Sağlıklı beslenmede yapılan en büyük yanlışlardan biri, kişinin kendisini çok sevdiği bir besine karşı aşırı sınırlamasıdır. Bu girişimler genelde kısıtlanan besine karşı ani gelişen bir yeme atağı ile sonuçlanır. Günlük yaşantımıza uygun olmayan, uygulanması ekstra çaba gerektiren bir beslenme düzeni belirli bir süre devam ettirilebilir. Eski beslenme düzenine geri dönüldüğünde, hem verilen kiloların geri alınması, hem de yeme davranış bozukluğu gelişmesi söz konusu olacaktır. Sağlıklı bir kilo verme ve koruma süreci, kişinin yaşam tarzına kolayca uygulanabilen bir düzene sahip olmalıdır.

Besinlere karşı gelişen sağlıklı / sağlıksız yaklaşımı yerine, sıklıkla tercih edilebilecekler ve daha az tercih ettiklerimiz yaklaşımı geliştirmek en sağlıklısıdır. Sevdiğimiz hiçbir besinin hayatımızdan tamamen çıkmasına gerek yoktur, yalnızca miktarlarını doğru ayarlayıp farkındalıkla yemek gerekmektedir.

Kilo verme süreci denilince beslenme düzeninden ilk çıkarılan yiyecekler genelde tatlılardır. Ancak tatlıların sosyal ve duygusal açıdan da bizi beslediğini unutmamak gerekir. Tatlılara porsiyon kontrolüyle hayatımızda rahatlıkla yer verebiliriz.

  

Bunun yanında, sürekli gelişen tatlı krizleriniz var ise birkaç püf noktaya ekstra dikkat etmek gerekebilir.

- Uzun süre aç kalmak kan şekerinin aşırı düşmesine neden olacağı için tatlı ihtiyacını arttırabilir. Ara öğün yapmak aşırı acıkmayı  engelleyeceğinden tatlı krizlerinin de önüne geçilmesini sağlar.

- Ana yemeklerden sonra artan tatlı ihtiyacını engellemek için, öğünlerde bulgur, ekmek gibi kaliteli karbonhidratları tercih etmek gerekir. 

- Kuru veya taze meyveler, tatlı krizlerini engelleyen sağlıklı ara öğünlerdir. 

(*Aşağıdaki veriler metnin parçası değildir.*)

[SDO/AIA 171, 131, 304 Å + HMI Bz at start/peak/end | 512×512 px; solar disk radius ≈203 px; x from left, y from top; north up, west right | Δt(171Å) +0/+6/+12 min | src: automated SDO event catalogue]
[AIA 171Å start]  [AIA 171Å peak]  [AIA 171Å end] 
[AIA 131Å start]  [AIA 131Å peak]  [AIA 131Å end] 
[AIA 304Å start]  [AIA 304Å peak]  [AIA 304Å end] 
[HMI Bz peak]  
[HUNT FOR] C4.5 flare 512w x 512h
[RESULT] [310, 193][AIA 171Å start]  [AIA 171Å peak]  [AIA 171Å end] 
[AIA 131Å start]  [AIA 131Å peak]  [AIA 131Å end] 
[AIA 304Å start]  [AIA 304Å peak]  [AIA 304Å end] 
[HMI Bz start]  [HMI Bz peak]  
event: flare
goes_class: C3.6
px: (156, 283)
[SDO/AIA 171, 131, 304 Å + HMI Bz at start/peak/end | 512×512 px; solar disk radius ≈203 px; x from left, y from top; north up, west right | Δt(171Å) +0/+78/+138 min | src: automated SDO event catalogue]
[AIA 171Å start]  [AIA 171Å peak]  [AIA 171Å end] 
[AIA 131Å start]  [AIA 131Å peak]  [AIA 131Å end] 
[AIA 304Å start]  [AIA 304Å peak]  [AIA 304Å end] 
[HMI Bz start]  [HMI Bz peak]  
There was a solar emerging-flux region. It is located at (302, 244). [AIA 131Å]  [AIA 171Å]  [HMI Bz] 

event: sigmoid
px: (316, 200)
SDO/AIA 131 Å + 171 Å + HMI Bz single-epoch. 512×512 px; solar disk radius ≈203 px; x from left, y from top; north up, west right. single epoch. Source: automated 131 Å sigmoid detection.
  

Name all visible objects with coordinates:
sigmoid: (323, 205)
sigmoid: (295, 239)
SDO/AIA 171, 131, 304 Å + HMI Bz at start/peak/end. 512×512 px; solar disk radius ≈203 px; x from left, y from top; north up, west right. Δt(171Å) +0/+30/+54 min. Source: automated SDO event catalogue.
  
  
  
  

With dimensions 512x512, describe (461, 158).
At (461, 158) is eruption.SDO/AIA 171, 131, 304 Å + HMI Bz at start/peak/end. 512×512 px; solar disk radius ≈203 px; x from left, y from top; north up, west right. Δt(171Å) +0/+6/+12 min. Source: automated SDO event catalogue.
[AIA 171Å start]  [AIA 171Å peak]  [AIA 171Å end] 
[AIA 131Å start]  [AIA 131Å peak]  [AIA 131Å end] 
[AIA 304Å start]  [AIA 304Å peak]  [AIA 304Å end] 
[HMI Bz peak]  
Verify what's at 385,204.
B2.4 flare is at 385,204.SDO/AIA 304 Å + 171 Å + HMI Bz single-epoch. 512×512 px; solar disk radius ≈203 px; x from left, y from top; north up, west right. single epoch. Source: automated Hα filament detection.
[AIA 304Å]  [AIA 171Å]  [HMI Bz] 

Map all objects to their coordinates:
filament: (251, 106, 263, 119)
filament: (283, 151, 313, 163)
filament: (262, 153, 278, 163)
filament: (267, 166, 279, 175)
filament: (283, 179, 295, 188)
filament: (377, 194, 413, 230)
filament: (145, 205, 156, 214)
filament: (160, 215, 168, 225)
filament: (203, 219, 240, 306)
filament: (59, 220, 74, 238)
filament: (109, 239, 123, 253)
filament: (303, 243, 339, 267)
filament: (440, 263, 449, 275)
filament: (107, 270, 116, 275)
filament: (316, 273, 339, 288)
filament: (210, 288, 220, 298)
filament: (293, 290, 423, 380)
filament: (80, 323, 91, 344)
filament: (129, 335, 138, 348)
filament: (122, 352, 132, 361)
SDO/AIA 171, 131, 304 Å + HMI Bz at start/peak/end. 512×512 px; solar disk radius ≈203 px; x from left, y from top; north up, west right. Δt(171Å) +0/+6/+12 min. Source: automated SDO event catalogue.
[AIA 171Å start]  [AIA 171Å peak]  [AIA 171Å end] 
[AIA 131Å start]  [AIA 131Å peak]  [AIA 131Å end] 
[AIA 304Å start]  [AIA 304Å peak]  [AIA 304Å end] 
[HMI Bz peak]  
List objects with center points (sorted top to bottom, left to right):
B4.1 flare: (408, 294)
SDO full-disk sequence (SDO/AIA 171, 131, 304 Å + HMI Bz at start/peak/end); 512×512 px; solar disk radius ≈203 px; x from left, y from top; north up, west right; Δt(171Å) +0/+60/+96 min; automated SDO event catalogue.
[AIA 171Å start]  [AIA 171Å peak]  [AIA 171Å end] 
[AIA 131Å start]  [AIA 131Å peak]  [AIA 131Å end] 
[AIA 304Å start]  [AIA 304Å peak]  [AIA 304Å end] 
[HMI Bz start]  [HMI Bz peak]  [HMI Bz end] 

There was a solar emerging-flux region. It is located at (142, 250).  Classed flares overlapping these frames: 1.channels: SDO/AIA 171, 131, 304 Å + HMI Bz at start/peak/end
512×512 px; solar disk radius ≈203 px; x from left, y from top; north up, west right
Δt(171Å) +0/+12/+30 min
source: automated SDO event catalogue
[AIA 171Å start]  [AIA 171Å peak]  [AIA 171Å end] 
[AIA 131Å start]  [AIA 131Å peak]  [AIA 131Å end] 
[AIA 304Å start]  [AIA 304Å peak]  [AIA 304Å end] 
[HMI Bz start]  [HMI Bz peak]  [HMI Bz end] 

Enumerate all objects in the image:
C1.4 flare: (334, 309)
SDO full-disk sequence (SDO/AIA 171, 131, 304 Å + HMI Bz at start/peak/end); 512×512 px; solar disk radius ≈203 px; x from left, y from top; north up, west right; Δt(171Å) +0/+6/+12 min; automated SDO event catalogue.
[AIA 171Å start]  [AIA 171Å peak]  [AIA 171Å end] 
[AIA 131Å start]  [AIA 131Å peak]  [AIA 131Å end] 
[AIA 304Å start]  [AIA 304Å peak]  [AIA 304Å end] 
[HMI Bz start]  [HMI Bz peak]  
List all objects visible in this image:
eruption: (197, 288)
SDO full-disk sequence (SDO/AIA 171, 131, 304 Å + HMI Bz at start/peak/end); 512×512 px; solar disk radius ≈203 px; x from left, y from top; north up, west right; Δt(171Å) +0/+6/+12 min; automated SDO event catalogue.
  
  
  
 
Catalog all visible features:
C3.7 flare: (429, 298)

- Ara öğünlerde evde yapılan sütlü tatlılar, dondurma veya kekler porsiyon kontrolü ile tercih edilebilir.

- Tatlılara kaçmamız gereken besinler gibi yaklaşmamak ve yedikten sonra pişmanlık duymamak da, psikolojik olarak bu atakların önüne geçecektir.